Keiner kann als ein echter Pilger die Wege des Dialogs betreten, wenn er nicht wenigstens einen bestimmten Grad solcher Integration erreicht hat. Merton war ein solcher Mensch. Tief in der eigenen Tradition verwurzelt, konnte er wie durch Osmose die grundlegenden Wahrheiten anderer Lehren verstehen und eine tiefe Freundschaft mit Vertretern dieser Überlieferungen aufbauen. Es ist auch sehr wichtig wahrzunehmen, dass gerade die Zeit, in der er immer tiefer in solchen Dialog eintrat, auch die Zeit war, in der er sich mehr und mehr betroffen fühlte vom Schicksal der Unterdrückten und der Kriegsopfer.

           

Schlussfolgerungen

            Was ich hier zu beschreiben versuchte, sind nur einige Aspekte der Mönchsberufung, von denen ich glaube, dass sie heute von besonderer Bedeutung sind für die Kirche in einer säkularisierten Kultur. Es wäre vermessen zu behaupten, das sei eine Beschreibung dessen, was die Mönche heute tatsächlich sind. Nein, ich habe versucht, den Ruf und die Herausforderung der Zeit in Worte zu fassen. Der Mönch ist kein höheres Wesen. Er ist einfach ein Christ, mit demselben Ziel wie alle anderen Christen. Aber er ist von Gott gerufen, dieses Ziel auf besondere Weise zu verfolgen.

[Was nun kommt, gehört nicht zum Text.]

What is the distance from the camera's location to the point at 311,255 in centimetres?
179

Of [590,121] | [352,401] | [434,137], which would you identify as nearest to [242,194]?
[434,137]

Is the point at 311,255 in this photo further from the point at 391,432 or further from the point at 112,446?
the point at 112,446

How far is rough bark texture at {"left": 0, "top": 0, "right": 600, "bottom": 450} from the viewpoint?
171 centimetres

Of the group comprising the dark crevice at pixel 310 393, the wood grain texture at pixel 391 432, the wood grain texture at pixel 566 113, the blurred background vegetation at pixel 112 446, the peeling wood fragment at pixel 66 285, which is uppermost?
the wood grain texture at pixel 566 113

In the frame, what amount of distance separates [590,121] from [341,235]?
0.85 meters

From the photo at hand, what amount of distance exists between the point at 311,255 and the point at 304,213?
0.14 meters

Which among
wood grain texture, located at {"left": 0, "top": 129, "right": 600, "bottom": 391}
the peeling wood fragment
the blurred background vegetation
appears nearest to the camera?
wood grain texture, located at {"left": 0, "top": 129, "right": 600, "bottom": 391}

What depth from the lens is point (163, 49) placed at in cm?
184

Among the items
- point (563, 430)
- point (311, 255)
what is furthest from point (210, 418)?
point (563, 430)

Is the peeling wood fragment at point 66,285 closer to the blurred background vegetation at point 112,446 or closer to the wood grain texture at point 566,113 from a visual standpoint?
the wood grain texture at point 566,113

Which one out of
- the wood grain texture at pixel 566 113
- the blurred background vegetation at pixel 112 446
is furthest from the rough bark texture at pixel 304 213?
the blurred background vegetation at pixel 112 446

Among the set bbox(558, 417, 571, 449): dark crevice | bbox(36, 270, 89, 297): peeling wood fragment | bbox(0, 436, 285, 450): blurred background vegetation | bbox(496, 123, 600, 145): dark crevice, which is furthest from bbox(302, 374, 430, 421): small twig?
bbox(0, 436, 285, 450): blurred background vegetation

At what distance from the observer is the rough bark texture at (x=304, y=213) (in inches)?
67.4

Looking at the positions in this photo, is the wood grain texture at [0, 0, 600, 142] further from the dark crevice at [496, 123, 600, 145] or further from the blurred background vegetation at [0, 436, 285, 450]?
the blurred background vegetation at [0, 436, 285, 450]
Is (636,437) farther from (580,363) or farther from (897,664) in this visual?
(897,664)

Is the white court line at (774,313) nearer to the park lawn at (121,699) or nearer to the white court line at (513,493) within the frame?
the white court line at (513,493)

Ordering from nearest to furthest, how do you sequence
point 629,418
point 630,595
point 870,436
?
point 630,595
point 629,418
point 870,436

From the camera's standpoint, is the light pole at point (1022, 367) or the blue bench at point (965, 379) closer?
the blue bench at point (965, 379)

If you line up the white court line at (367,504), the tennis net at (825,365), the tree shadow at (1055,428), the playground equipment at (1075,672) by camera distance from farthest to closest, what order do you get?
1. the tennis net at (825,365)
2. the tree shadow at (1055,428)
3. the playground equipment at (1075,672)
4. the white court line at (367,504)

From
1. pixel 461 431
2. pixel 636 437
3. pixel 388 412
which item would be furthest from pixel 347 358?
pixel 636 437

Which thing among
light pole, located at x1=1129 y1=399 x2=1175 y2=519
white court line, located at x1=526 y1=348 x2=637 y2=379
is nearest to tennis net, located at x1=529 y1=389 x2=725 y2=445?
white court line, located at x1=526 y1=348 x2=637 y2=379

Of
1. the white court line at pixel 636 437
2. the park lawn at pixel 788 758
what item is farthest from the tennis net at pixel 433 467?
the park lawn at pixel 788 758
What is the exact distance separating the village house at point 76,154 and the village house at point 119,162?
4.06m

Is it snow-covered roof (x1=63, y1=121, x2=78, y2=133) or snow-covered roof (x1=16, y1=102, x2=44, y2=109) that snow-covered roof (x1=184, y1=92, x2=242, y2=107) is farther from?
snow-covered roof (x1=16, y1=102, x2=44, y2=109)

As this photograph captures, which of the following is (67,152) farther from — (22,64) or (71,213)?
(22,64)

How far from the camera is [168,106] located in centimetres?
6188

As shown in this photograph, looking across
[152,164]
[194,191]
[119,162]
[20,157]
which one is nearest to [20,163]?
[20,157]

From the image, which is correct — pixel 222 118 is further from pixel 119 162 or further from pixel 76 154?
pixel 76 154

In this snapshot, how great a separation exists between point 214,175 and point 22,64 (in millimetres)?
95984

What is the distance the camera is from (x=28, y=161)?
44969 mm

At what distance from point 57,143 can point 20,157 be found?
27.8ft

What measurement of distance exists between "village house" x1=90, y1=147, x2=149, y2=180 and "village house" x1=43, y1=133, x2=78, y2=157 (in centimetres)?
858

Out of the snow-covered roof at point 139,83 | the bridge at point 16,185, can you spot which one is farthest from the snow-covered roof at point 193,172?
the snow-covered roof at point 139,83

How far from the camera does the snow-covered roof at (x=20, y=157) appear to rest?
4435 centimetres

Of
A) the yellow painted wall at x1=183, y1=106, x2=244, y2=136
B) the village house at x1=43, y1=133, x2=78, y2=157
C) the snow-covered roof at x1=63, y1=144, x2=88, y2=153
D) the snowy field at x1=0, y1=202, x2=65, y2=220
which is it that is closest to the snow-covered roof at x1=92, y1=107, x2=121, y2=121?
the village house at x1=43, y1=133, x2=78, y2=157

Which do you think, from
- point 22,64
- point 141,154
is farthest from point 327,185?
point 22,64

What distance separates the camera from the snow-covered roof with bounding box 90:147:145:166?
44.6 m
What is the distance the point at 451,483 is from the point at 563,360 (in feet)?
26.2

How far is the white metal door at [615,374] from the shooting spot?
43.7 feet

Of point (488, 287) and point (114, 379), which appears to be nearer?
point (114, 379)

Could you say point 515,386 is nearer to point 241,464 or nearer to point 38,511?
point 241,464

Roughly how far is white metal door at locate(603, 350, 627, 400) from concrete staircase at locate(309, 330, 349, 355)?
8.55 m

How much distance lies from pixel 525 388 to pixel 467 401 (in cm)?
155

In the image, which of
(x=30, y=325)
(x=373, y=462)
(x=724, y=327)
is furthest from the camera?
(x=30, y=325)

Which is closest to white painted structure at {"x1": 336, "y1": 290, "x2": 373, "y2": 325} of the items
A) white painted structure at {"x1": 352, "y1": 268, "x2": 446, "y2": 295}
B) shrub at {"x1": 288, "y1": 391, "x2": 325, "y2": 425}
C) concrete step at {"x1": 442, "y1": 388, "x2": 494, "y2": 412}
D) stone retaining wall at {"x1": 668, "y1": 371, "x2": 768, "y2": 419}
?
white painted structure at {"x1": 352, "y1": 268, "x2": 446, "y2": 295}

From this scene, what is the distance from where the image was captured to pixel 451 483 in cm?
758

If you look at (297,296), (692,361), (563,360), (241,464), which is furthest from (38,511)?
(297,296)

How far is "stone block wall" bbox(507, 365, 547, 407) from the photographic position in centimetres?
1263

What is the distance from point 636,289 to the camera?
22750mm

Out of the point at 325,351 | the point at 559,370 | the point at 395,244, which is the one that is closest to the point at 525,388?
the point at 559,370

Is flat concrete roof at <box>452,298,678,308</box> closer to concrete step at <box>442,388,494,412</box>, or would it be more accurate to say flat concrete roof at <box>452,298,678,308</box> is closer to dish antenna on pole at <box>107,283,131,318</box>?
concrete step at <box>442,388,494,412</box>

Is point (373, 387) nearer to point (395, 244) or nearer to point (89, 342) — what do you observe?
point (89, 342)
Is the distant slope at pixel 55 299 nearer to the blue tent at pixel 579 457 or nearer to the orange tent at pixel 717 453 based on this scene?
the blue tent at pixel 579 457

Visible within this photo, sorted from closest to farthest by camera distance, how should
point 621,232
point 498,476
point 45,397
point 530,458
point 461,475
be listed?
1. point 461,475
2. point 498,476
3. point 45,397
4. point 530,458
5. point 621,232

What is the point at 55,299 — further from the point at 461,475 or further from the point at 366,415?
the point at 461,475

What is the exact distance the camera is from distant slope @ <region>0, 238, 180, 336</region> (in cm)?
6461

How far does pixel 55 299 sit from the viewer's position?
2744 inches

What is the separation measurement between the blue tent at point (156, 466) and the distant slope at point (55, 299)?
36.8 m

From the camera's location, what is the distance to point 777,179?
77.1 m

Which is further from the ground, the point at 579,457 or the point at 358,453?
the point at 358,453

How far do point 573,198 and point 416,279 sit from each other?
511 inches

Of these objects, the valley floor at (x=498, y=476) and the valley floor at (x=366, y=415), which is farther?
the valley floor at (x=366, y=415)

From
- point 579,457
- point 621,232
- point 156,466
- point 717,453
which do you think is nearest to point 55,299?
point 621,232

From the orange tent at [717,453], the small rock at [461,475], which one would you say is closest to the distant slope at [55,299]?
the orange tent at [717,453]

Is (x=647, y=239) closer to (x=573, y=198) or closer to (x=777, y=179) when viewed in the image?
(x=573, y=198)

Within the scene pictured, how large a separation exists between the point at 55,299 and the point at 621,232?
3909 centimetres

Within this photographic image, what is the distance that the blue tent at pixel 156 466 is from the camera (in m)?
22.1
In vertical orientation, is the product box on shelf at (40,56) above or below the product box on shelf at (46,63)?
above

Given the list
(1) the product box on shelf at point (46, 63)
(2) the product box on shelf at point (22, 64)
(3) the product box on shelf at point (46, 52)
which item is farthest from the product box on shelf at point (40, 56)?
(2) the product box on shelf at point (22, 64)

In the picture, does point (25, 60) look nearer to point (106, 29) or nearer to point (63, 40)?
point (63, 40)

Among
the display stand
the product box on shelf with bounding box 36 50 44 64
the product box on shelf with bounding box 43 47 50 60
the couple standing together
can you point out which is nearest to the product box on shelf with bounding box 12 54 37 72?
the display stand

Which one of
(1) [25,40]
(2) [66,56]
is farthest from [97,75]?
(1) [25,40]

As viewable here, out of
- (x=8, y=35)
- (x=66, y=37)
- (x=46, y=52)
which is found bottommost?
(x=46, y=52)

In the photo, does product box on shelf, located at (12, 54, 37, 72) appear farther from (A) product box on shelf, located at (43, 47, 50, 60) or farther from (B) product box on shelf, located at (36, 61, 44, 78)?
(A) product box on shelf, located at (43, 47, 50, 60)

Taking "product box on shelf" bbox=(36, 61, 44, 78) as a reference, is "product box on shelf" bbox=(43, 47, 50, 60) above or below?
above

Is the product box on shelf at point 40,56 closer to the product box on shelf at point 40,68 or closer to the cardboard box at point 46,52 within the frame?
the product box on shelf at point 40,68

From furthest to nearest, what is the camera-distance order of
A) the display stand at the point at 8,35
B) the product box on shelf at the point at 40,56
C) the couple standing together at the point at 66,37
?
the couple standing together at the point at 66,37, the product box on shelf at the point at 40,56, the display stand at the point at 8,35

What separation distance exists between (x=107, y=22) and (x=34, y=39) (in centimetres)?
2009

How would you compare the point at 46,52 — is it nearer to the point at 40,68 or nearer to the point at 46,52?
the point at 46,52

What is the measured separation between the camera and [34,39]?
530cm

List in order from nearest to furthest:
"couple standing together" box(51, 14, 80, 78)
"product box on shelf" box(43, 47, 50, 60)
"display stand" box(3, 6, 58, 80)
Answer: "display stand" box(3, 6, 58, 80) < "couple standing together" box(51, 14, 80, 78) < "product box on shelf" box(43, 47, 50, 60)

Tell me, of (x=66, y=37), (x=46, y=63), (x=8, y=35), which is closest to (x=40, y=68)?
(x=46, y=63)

            Es gibt also grundsätzlich zwei Haltungen gegenüber unserer heutigen Situation: Die erste ist der Meinung, dass die Moderne ein Fehlschlag gewesen sei. Die Kirche habe recht gehabt, dass sie in der Vergangenheit nichts mit der modernen Welt tun haben wollte. Es sei bloße Zeitverschwendung, einen Dialog mit der Moderne anzubahnen, die ja sowieso schon vorbei ist. Ganz im Gegenteil, wir müssten ein Christentum aufzubauen suchen wie im Mittelalter, als die Kirche unmittelbar Macht über die gesamte Gesellschaft ausübte...

Die zweite Haltung dagegen glaubt, dass die Moderne eine Strömung sei, die nicht mehr umzukehren ist. Sie berge viele Elemente in sich, die echte Früchte des Evangeliums sind, bringe aber auch andere, negative Elemente mit sich, die sich größtenteils daraus entwickelt haben, dass diese Moderne entstand, ohne dass die Kirche in ihr präsent und wirksam war. Wir stünden also am Ende einer traurigen Periode der Moderne. Falls aber die Kirche zum Dialog mit ihr bereit sei und sich beteiligen wolle an ihrer positiven Ausgestaltung, dann bestehe die Möglichkeit, dass eine neue, schöpferische und verheißungsvolle Periode folgen werde.

An uns liegt es, die Perspektive zu wählen und uns entsprechend einzusetzen.